Bill Carson

Personal information
- Full name: William Clarence Carson
- Born: 28 January 1934 Bourke, New South Wales, Australia
- Died: 15 January 1985 (aged 50) Sydney, New South Wales, Australia

Playing information
- Position: Prop
Club
| Years | Team | Pld | T | G | FG | P |
| 1954–64 | Western Suburbs | 118 | 24 | 0 | 0 | 72 |
Representative
| Years | Team | Pld | T | G | FG | P |
| 1962 | New South Wales | 2 | 0 | 0 | 0 | 0 |
| 1962 | Australia | 2 | 0 | 0 | 0 | 0 |
- Source: As of 4 July 2019

= Bill Carson (rugby league) =

Australia international rugby league footballer

Bill Carson (1934–1985) was an Australian professional rugby league footballer who played in the 1950s and 1960s. An Australia national and New South Wales state representative forward, he played his club football in the New South Wales Rugby Football League for Sydney's Western Suburbs club.

==Playing career==
Carson played for Wests in the 1958 NSWRFL season's and 1961 NSWRFL season's grand finals. His two international appearances were for Australia in the 2nd and 3rd games of the 1962 Ashes series.

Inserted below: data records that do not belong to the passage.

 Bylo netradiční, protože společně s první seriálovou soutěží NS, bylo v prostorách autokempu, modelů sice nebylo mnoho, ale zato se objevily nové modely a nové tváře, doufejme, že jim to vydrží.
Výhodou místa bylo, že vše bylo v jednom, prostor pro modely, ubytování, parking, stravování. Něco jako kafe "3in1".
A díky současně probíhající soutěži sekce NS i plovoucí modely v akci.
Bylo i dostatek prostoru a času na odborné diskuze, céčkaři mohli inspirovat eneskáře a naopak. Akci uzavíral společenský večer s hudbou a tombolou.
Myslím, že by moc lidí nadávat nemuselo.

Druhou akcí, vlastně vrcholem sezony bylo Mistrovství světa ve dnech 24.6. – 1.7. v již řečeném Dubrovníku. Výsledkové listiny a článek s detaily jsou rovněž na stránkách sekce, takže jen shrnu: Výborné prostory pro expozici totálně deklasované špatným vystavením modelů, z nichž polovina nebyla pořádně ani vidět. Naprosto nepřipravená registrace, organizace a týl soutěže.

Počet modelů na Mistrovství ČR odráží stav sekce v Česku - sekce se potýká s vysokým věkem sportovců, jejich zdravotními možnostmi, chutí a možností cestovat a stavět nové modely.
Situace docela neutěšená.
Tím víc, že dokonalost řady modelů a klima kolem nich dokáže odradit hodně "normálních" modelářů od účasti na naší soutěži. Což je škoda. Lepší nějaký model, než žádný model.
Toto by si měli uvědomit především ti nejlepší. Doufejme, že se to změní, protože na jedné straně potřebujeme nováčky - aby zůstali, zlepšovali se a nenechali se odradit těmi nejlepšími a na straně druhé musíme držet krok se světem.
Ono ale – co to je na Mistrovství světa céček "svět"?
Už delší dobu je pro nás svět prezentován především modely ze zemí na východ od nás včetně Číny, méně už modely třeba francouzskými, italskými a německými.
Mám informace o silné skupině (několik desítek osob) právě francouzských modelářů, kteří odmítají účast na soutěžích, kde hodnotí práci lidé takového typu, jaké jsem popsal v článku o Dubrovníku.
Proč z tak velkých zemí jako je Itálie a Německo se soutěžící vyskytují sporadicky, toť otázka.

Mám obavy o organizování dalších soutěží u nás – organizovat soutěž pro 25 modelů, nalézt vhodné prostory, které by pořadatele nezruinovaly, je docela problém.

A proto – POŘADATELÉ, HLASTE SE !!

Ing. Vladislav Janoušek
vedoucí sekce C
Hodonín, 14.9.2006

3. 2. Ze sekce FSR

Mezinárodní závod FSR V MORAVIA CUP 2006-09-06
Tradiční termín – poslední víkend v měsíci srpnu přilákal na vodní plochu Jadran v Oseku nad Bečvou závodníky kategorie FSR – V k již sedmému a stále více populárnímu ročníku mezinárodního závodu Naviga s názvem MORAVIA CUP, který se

Carson was involved in one of the most talked about and controversial passages of play in rugby league test match history in 1962. In the third Ashes test against Great Britain at the Sydney Cricket Ground, referee Darcy Lawler awarded a try to Ken Irvine late in the game, ignoring a forward pass from Bill Carson amid howls of protest from Lions players.

He is listed on the Australian Players Register as Kangaroo No.373.

==Post playing==
After retiring, Carson commenced a long career in administration with the Wests club, serving as club president in the 1970s and 1980s.

In 2004, Bill Carson was honoured by being named in the Western Suburbs Team of the Century.